Brandão isn't especially subtle about his themes, and one could criticize the film for essentially offering mouthpieces for various points of view rather than fully fleshed human beings, however beautifully this particular cast of cinematic legends delivers their lines. In a sense, then, we're always aware that we're watching a "stage play"—and De Oliveira intensifies that feeling by basically refusing to open out the play in any way. Other than a couple of outdoor scenes, the majority of the film's action takes place in that one cottage; with De Oliveira sticking steadfastly to an aesthetic of stationary camera setups and long takes, the audience is put in the position of feeling as if its watching a filmed theatrical performance more than anything else.
But De Oliveira's style is hardly a mere stylistic affectation.
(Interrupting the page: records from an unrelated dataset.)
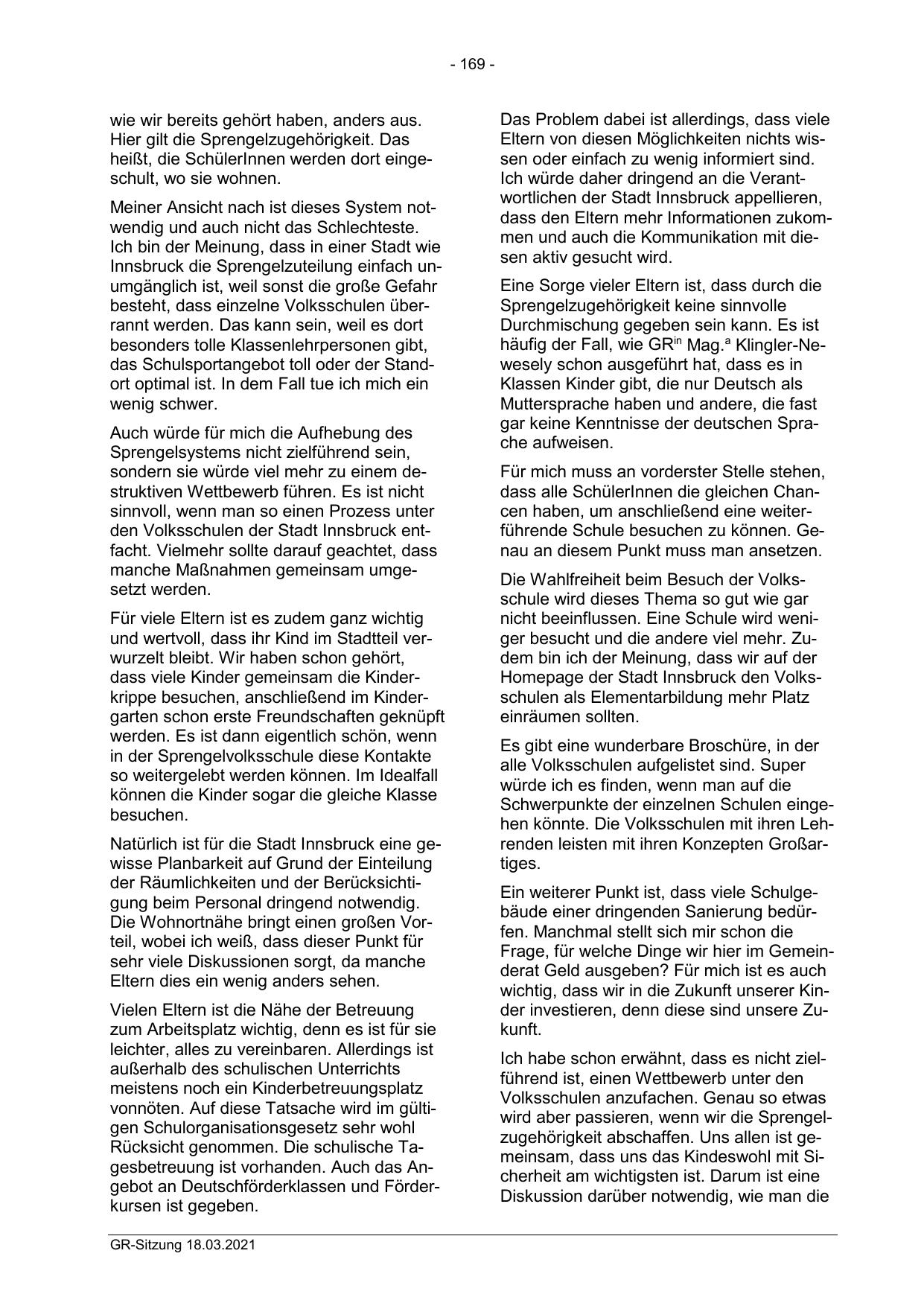 - 169 -

wie wir bereits gehört haben, anders aus. Hier gilt die Sprengelzugehörigkeit. Das heißt, die SchülerInnen werden dort eingeschult, wo sie wohnen.

Meiner Ansicht nach ist dieses System notwendig und auch nicht das Schlechteste. Ich bin der Meinung, dass in einer Stadt wie Innsbruck die Sprengelzuteilung einfach unumgänglich ist, weil sonst die große Gefahr besteht, dass einzelne Volksschulen überrannt werden. Das kann sein, weil es dort besonders tolle Klassenlehrpersonen gibt, das Schulsportangebot toll oder der Standort optimal ist. In dem Fall tue ich mich ein wenig schwer.

Auch würde für mich die Aufhebung des Sprengelsystems nicht zielführend sein, sondern sie würde viel mehr zu einem destruktiven Wettbewerb führen. Es ist nicht sinnvoll, wenn man so einen Prozess unter den Volksschulen der Stadt Innsbruck entfacht. Vielmehr sollte darauf geachtet, dass manche Maßnahmen gemeinsam umgesetzt werden.

Für viele Eltern ist es zudem ganz wichtig und wertvoll, dass ihr Kind im Stadtteil verwurzelt bleibt. Wir haben schon gehört, dass viele Kinder gemeinsam die Kinderkrippe besuchen, anschließend im Kindergarten schon erste Freundschaften geknüpft werden. Es ist dann eigentlich schön, wenn in der Sprengelvolksschule diese Kontakte so weitergelebt werden können. Im Idealfall können die Kinder sogar die gleiche Klasse besuchen.

Natürlich ist für die Stadt Innsbruck eine gewisse Planbarkeit auf Grund der Einteilung der Räumlichkeiten und der Berücksichtigung beim Personal dringend notwendig. Die Wohnortnähe bringt einen großen Vorteil, wobei ich weiß, dass dieser Punkt für sehr viele Diskussionen sorgt, da manche Eltern dies ein wenig anders sehen.

Vielen Eltern ist die Nähe der Betreuung zum Arbeitsplatz wichtig, denn es ist für sie leichter, alles zu vereinbaren. Allerdings ist außerhalb des schulischen Unterrichts meistens noch ein Kinderbetreuungsplatz vonnöten. Auf diese Tatsache wird im gültigen Schulorganisationsgesetz sehr wohl Rücksicht genommen. Die schulische Tagesbetreuung ist vorhanden. Auch das Angebot an Deutschförderklassen und Förderkursen ist gegeben.

Das Problem dabei ist allerdings, dass viele Eltern von diesen Möglichkeiten nichts wissen oder einfach zu wenig informiert sind. Ich würde daher dringend an die Verantwortlichen der Stadt Innsbruck appellieren, dass den Eltern mehr Informationen zukommen und auch die Kommunikation mit diesen aktiv gesucht wird.

Eine Sorge vieler Eltern ist, dass durch die Sprengelzugehörigkeit keine sinnvolle Durchmischung gegeben sein kann. Es ist häufig der Fall, wie GR$^{in}$ Mag.$^{a}$ Klingler-Newesely schon ausgeführt hat, dass es in Klassen Kinder gibt, die nur Deutsch als Muttersprache haben und andere, die fast gar keine Kenntnisse der deutschen Sprache aufweisen.

Für mich muss an vorderster Stelle stehen, dass alle SchülerInnen die gleichen Chancen haben, um anschließend eine weiterführende Schule besuchen zu können. Genau an diesem Punkt muss man ansetzen.

Die Wahlfreiheit beim Besuch der Volksschule wird dieses Thema so gut wie gar nicht beeinflussen. Eine Schule wird weniger besucht und die andere viel mehr. Zudem bin ich der Meinung, dass wir auf der Homepage der Stadt Innsbruck den Volksschulen als Elementarbildung mehr Platz einräumen sollten.

Es gibt eine wunderbare Broschüre, in der alle Volksschulen aufgelistet sind. Super würde ich es finden, wenn man auf die Schwerpunkte der einzelnen Schulen eingehen könnte. Die Volksschulen mit ihren Lehrenden leisten mit ihren Konzepten Großartiges.

Ein weiterer Punkt ist, dass viele Schulgebäude einer dringenden Sanierung bedürfen. Manchmal stellt sich mir schon die Frage, für welche Dinge wir hier im Gemeinderat Geld ausgeben? Für mich ist es auch wichtig, dass wir in die Zukunft unserer Kinder investieren, denn diese sind unsere Zukunft.

Ich habe schon erwähnt, dass es nicht zielführend ist, einen Wettbewerb unter den Volksschulen anzufachen. Genau so etwas wird aber passieren, wenn wir die Sprengelzugehörigkeit abschaffen. Uns allen ist gemeinsam, dass uns das Kindeswohl mit Sicherheit am wichtigsten ist. Darum ist eine Diskussion darüber notwendig, wie man die

GR-Sitzung 18.03.2021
Instead, a profound sense of stillness comes across in Gebo and the Shadow; we not only hear characters talking about their dead-end lives, but we also begin to feel that inertia in our bones. To that feeling of deadening stasis, Renato Berta's beautifully detailed, Goya-esque cinematography adds a sense of impending death hovering above these characters: Dark hues predominate, with candlelight providing the only sources of illumination in the gloomy decor. (One could conceivably think of this film as a kind of still life with humans.)
All of this might make the film sound like an impossibly bleak and austere experience, whatever its incidental visual and temporal beauties. And yet, the longer we stay with these characters, the more the film begins to come across as an extremely deadpan comedy about people resistant to change beyond all rational reasoning. "Happiness is nothing ever happening," the remarkably passive Gebo at one point says. Maybe it's fitting, then, that, when something truly dramatic does finally occur in his life and he's thus forced to make an honest-to-God decision, De Oliveira presents the outcome as a kind of ironic triumph, complete with outdoor light finally entering into this darkly lit purgatory.